8-K 1 f8k615.htm FORM 8K ITEM 5 JUNE 15TH HTML FORMAT

UNITED STATES

SECURITIES AND EXCHANGE COMMISSION

Washington, D.C. 20549

________________________________

FORM 8-K

CURRENT REPORT

PURSUANT TO SECTION 13 OR 15(d) OF THE

SECURITIES EXCHANGE ACT OF 1934

Date of Report (Date of earliest event reported): May 29, 2001

001-6926

(Commission File Number)

___________________________________

 

C. R. BARD, INC.

(Exact name of registrant as specified in its charter)

 

 

 

New Jersey 22-1454160

(State of incorporation) (IRS Employer

Identification No.)

 

 

730 Central Avenue, Murray Hill, New Jersey 07974

(Address of principal executive offices)

(908) 277-8000

(Registrant's telephone number)

 

 

 

 

Item 5. Other Events.

On May 30, 2001, C. R. Bard, Inc. ("Bard"), a New Jersey corporation, and Tyco International Ltd. ("Tyco"), a Bermuda company, announced that Tyco Acquisition Corp. XXII (NV) ("Tyco Acquisition"), a Nevada corporation and a wholly owned subsidiary of Tyco, S2 Mergersub Inc. ("Merger Sub"), a New Jersey corporation and a wholly owned subsidiary of Tyco Acquisition, and Bard had entered into an Agreement and Plan of Merger, dated as of May 29, 2001, (the " Merger Agreement"), which sets forth the terms and conditions of the proposed merger (the "Merger") of Merger Sub and Bard. Pursuant to the Merger Agreement, Merger Sub will be merged with and into Bard, the separate corporate existence of Merger Sub shall cease and Bard will continue as the surviving corporation. Tyco has fully and unconditionally guaranteed the obligations of Tyco Acquisition and Merger Sub under the Merger Agreement.

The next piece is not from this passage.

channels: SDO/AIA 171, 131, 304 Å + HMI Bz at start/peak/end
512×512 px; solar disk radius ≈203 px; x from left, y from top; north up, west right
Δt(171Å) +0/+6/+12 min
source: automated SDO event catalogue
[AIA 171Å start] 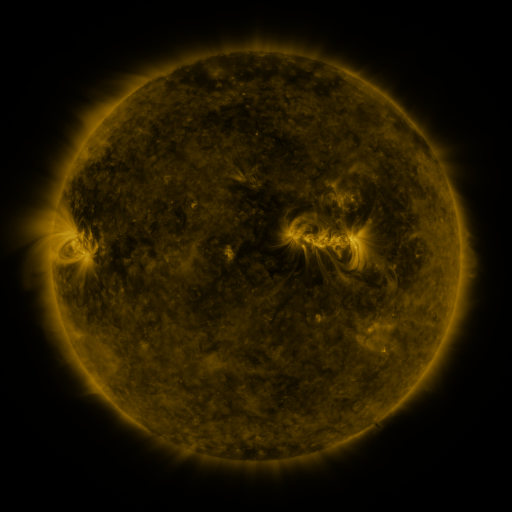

The Merger is intended to constitute a reorganization within the meaning of Section 368(a) of the Internal Revenue Code of 1986, as amended. Consummation of the Merger is subject to various conditions, including the approval by Bard's shareholders and the receipt of required regulatory approvals. A copy of the Merger Agreement and Tyco's guarantee is included herein as Exhibit 2.1, and a copy of the joint press release of Tyco and Bard with respect to the Merger is included herein as Exhibit 99.1.

The Merger Agreement, Tyco's guarantee and the joint press release are incorporated by reference into this Item 5, and the foregoing description of such documents and the transactions contemplated thereby are qualified in their entirety by reference to such exhibits.

Item 7. Financial Statements, Pro Forma Financial Information and Exhibits.

(c) Exhibits:

Exhibit Number Title

2.1 Agreement and Plan of Merger, dated as of May 29, 2001, by and among Tyco Acquisition Corp. XXII (NV), a Nevada corporation and wholly owned subsidiary of Tyco International Ltd., a Bermuda company, S2 Mergersub Inc., a New Jersey corporation and wholly owned subsidiary of Tyco Acquisition Corp. XXII (NV), and C. R. Bard, Inc., a New Jersey corporation (including guarantee of Tyco International Ltd.).

99.1 Joint Press Release, dated May 30, 2001.

 

 

Pursuant to the requirement of Section 12 of the Securities Exchange Act of 1934, the registrant has duly caused this registration statement to be signed on its behalf by the undersigned, thereunto duly authorized.

Date: June 15, 2001

C. R. BARD, INC.

By: Charles P. Slacik /s/

Name: Charles P. Slacik

Title: Senior Vice President and Chief Financial Officer

EXHIBIT INDEX

Exhibit Number Title

2.1 Agreement and Plan of Merger, dated as of May 29, 2001, by and among Tyco Acquisition Corp. XXII (NV), a Nevada corporation and wholly owned subsidiary of Tyco International Ltd., a Bermuda company, S2 Mergersub Inc., a New Jersey corporation and wholly owned subsidiary of Tyco Acquisition Corp. XXII (NV), and C.R. Bard, Inc., a New Jersey corporation (including guarantee of Tyco International Ltd.).

99.1 Joint Press Release, dated May 30, 2001.